YOUR GOAL: Among the lines below, output only those between the line holding "Joyleen Esana" and the line holding "2004 Dodge SX", inclusive, exactly as written and with no pictures.

PROVIDED DATA:
== Segment start ==

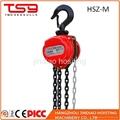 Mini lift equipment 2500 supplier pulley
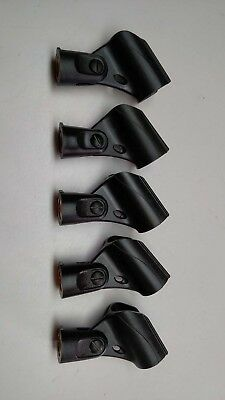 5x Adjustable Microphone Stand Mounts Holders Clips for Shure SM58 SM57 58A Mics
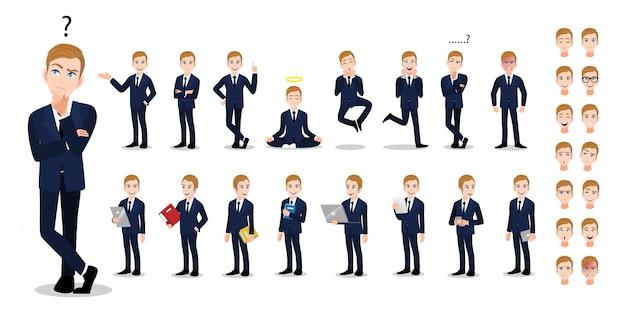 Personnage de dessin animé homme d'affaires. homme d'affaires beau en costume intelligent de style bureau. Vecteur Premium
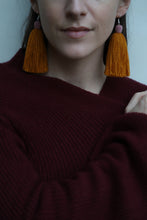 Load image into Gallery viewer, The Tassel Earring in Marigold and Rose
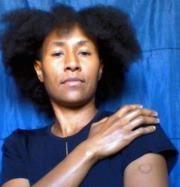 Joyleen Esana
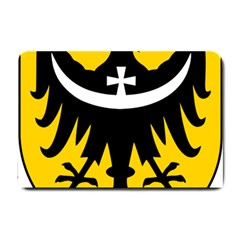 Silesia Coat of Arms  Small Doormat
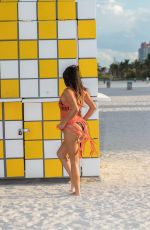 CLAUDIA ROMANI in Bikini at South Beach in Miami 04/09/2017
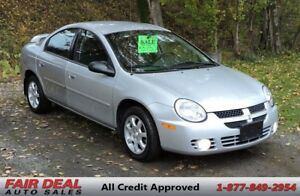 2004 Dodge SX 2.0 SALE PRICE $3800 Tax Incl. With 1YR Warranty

== Segment end ==
== Segment start ==

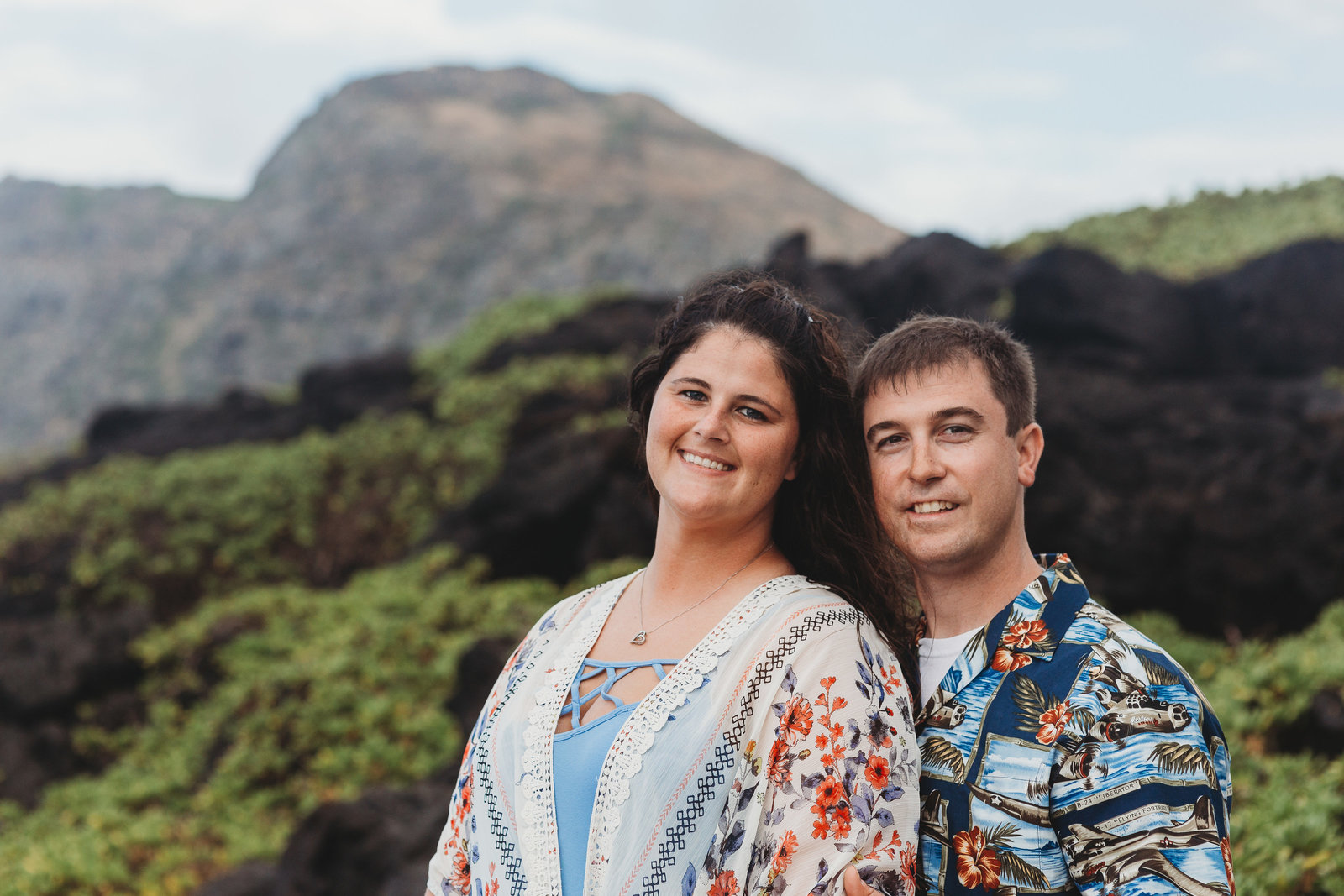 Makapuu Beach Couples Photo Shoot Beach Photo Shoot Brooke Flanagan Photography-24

== Segment end ==

TASK ANSWER:
 Joyleen Esana
 Silesia Coat of Arms  Small Doormat
 CLAUDIA ROMANI in Bikini at South Beach in Miami 04/09/2017
 2004 Dodge SX 2.0 SALE PRICE $3800 Tax Incl. With 1YR Warranty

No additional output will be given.